**Tu tarea**
Contesta estas preguntas a partir del discurso ante el Congreso de los Estados Unidos:
(a) ¿En qué fecha se pronunció el discurso?
(b) ¿En qué tipo de sesión del Congreso toma la palabra el orador?
(c) ¿De qué dice el orador que también él es hijo?

**Texto proporcionado**
* * *

VISITA AL CONGRESO DE LOS ESTADOS
UNIDOS DE AMÉRICA
DISCURSO DEL SANTO PADRE
Washington D.C.
Jueves 24 de septiembre de 2015
Señor
Vicepresidente,
Señor Presidente,
Distinguidos Miembros del Congreso,
Queridos amigos:
Les agradezco la invitación que
me han hecho a que les dirija la palabra en esta sesión conjunta del Congreso
en «la tierra de los libres y en la patria de los valientes». Me gustaría
pensar que lo han hecho porque también yo soy un hijo de este gran continente,
del que todos nosotros hemos recibido tanto y con el que tenemos una
responsabilidad común.

* * *

**Registros extraídos**
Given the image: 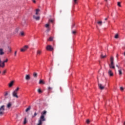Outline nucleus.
<instances>
[{
  "instance_id": "nucleus-1",
  "label": "nucleus",
  "mask_w": 125,
  "mask_h": 125,
  "mask_svg": "<svg viewBox=\"0 0 125 125\" xmlns=\"http://www.w3.org/2000/svg\"><path fill=\"white\" fill-rule=\"evenodd\" d=\"M46 115V111L44 110L41 113V116L38 120V123L37 125H42V122H45V118H44V116Z\"/></svg>"
},
{
  "instance_id": "nucleus-2",
  "label": "nucleus",
  "mask_w": 125,
  "mask_h": 125,
  "mask_svg": "<svg viewBox=\"0 0 125 125\" xmlns=\"http://www.w3.org/2000/svg\"><path fill=\"white\" fill-rule=\"evenodd\" d=\"M4 111H5V105H1L0 106V117H2L4 115Z\"/></svg>"
},
{
  "instance_id": "nucleus-3",
  "label": "nucleus",
  "mask_w": 125,
  "mask_h": 125,
  "mask_svg": "<svg viewBox=\"0 0 125 125\" xmlns=\"http://www.w3.org/2000/svg\"><path fill=\"white\" fill-rule=\"evenodd\" d=\"M46 50H48L49 51H53L54 48L52 47V46L50 45H47L46 47Z\"/></svg>"
},
{
  "instance_id": "nucleus-4",
  "label": "nucleus",
  "mask_w": 125,
  "mask_h": 125,
  "mask_svg": "<svg viewBox=\"0 0 125 125\" xmlns=\"http://www.w3.org/2000/svg\"><path fill=\"white\" fill-rule=\"evenodd\" d=\"M28 48H29V46L28 45H25L24 47L21 49V52H24V51H26Z\"/></svg>"
},
{
  "instance_id": "nucleus-5",
  "label": "nucleus",
  "mask_w": 125,
  "mask_h": 125,
  "mask_svg": "<svg viewBox=\"0 0 125 125\" xmlns=\"http://www.w3.org/2000/svg\"><path fill=\"white\" fill-rule=\"evenodd\" d=\"M13 97L15 98H19L18 95H17V92H15V91H13L12 93Z\"/></svg>"
},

* * *

**Respuesta del ejercicio**
(a) El jueves 24 de septiembre de 2015.
(b) En una sesión conjunta del Congreso.
(c) De este gran continente.